A similar issue exists in the software domain, where different programming languages use different runtime environments and calling conventions. For instance, efficiently connecting a component written in Java to a component written in Python requires considerable effort. The keyword here is "efficiently:" because Java and Python have very different ways of representing abstract data in memory, one fundamentally has to convert from one representation to another for any communication between the two components. This serialization and deserialization overhead can and often does cost more CPU time than the execution of the algorithms themselves.

The Apache Arrow project attempts to solve this problem by standardizing a way to represent this abstract data in memory, and providing libraries for popular programming languages to interact with this data format. The goal is to make transferring data between two processes as efficient as sharing a pool of Arrow-formatted memory between them. Arrow also specifies efficient ways of serializing Arrow data structures for (temporary) storage in files or streaming structures over a network, and can also be used by GPUs through CUDA. However, FPGA-based acceleration is at the time of writing missing from the core project. The Fletcher project attempts to bridge this gap, by providing an interface layer between the Arrow in-memory format and FPGA accelerators, presenting the memory to the accelerator in an abstract, tabular form.

In order to represent the complex, nested data types supported by Arrow, the Fletcher project had to devise its own data streaming format on top of the de-facto subset of AXI4-stream. Originally, this format was simply a means to an end, and therefore, not much thought was put into it. Particularly, as only Arrow-to-device interfaces (and back) were needed for the project, an interface designed specifically for intra-device streaming is lacking; in fact, depending on configuration, the reader and writer interfaces do not even match completely. Clearly, a standard for streaming complex data types between components is needed, both within the context of the Fletcher project, and outside of it.

As far as the writers are aware, no such standard exists as of yet. Defining such a standard in an open, royalty-free way is the primary purpose of this document.

Goals

  • Defining a streaming format for complex data types in the context of FPGAs and, potentially, ASICs, where "complex data types" include:

    • multi-dimensional sequences of undefined length;
    • unions (a.k.a. variants);
    • structures such as tuples or records.
  • Doing the above in as broad of a way as possible, without imposing unnecessary burdens on the development of simple components.

  • Allowing for minimization of area and complexity through well-defined contracts between source and sink on top of the signal specification itself.

  • Extensibility: this specification should be as usable as possible, even to those with use cases not foreseen by this specification.

Non-goals

  • In this specification, a "streaming format" refers to the way in which the voltages on a bundle of wires are used to communicate data. We expressly do NOT mean streaming over existing communication formats such as Ethernet, and certainly not over abstract streams such as POSIX pipes or other inter-process communication paradigms. If you're looking for the former, have a look at Arrow Flight. The latter is part of Apache Arrow itself through their IPC format specification.

  • We do not intend to compete with the AXI4(-stream) specification.
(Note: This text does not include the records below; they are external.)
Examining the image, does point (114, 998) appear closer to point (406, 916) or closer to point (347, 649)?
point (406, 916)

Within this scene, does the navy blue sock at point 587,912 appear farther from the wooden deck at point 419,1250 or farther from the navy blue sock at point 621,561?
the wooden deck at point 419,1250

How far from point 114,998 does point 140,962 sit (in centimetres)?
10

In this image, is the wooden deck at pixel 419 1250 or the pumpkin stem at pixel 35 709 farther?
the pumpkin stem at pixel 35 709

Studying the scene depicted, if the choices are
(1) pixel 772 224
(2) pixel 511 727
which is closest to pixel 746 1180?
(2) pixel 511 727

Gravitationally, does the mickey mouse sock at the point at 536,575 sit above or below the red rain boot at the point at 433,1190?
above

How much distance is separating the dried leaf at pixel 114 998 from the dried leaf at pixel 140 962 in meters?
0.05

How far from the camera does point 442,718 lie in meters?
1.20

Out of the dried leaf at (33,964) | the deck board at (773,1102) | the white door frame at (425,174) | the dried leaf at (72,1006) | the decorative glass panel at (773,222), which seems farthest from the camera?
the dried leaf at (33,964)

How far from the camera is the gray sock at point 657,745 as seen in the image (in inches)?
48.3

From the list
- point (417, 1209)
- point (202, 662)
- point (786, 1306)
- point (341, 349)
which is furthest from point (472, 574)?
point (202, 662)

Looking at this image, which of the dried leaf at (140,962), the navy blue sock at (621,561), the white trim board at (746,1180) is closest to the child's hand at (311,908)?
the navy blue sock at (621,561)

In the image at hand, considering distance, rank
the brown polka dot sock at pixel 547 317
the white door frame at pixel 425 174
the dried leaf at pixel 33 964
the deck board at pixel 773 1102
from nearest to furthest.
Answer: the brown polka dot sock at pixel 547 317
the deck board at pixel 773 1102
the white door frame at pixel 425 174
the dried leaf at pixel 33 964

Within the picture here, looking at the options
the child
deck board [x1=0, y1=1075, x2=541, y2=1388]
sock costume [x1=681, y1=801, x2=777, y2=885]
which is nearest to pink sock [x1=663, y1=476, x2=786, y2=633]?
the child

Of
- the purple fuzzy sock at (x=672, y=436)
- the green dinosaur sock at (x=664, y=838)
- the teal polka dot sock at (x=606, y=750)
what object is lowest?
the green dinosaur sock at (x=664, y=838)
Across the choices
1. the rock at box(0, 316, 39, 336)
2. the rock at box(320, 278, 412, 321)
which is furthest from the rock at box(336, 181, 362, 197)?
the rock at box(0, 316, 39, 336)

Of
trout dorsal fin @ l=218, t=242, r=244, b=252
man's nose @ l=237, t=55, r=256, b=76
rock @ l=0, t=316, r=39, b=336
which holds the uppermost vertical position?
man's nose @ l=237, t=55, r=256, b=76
AXI4-stream is designed for streaming unstructured byte-oriented data; Tydi streams are for streaming structured, complex data types.

  • Tydi streams have no notion of multi-endpoint network-on-chip-like structures. Adding source and destination addressing or other routing information can be done through the user signal.

  • The primitive data type in Tydi is a group of bits. We leave the mapping from these bits to higher-order types such as numbers, characters, or timestamps to existing specifications.